▸ Exercise instructions: Would you output all the lines below precisely as they stand, leaving each picture out?

Collected data:
┌──
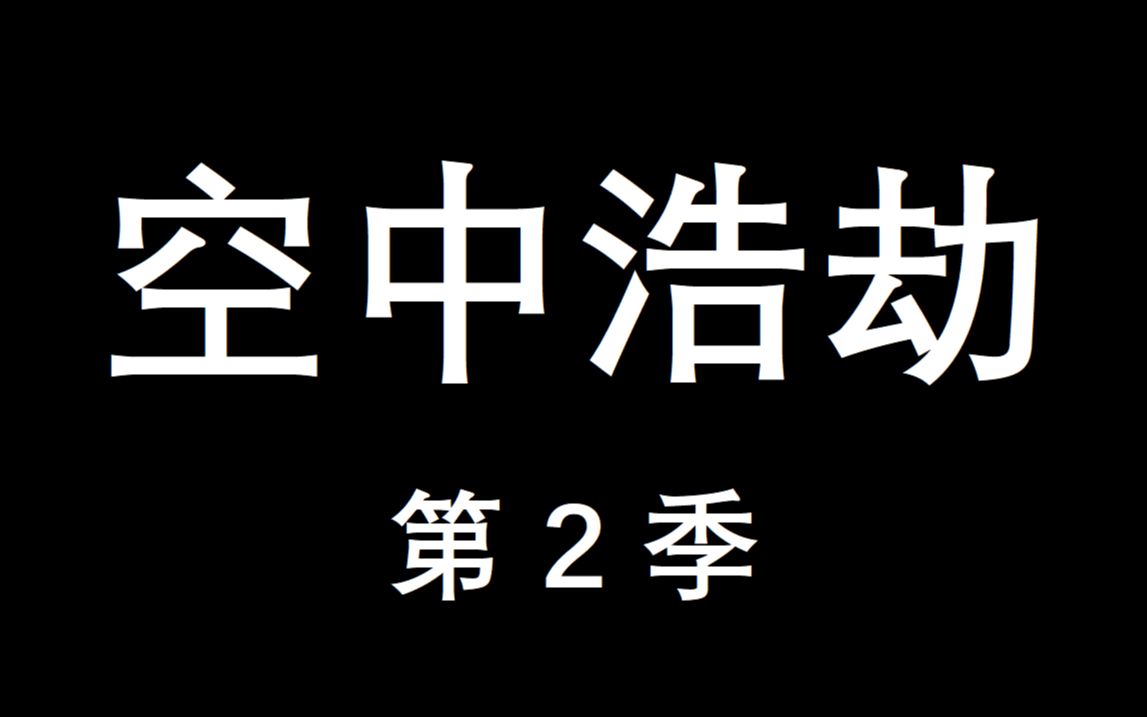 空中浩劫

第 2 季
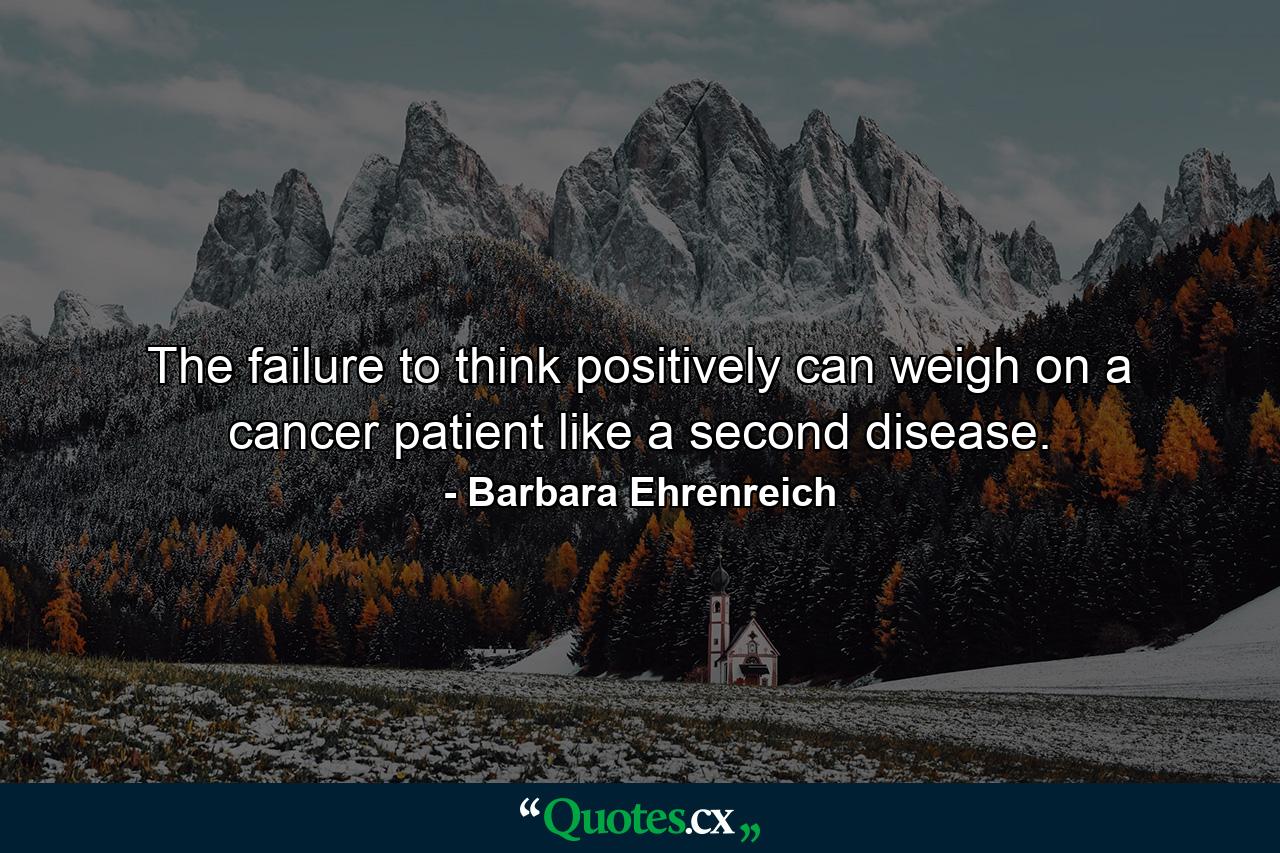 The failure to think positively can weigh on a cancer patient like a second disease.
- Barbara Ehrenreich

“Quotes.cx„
└──
▸ Task output:
 空中浩劫

第 2 季
 The failure to think positively can weigh on a cancer patient like a second disease.
- Barbara Ehrenreich

“Quotes.cx„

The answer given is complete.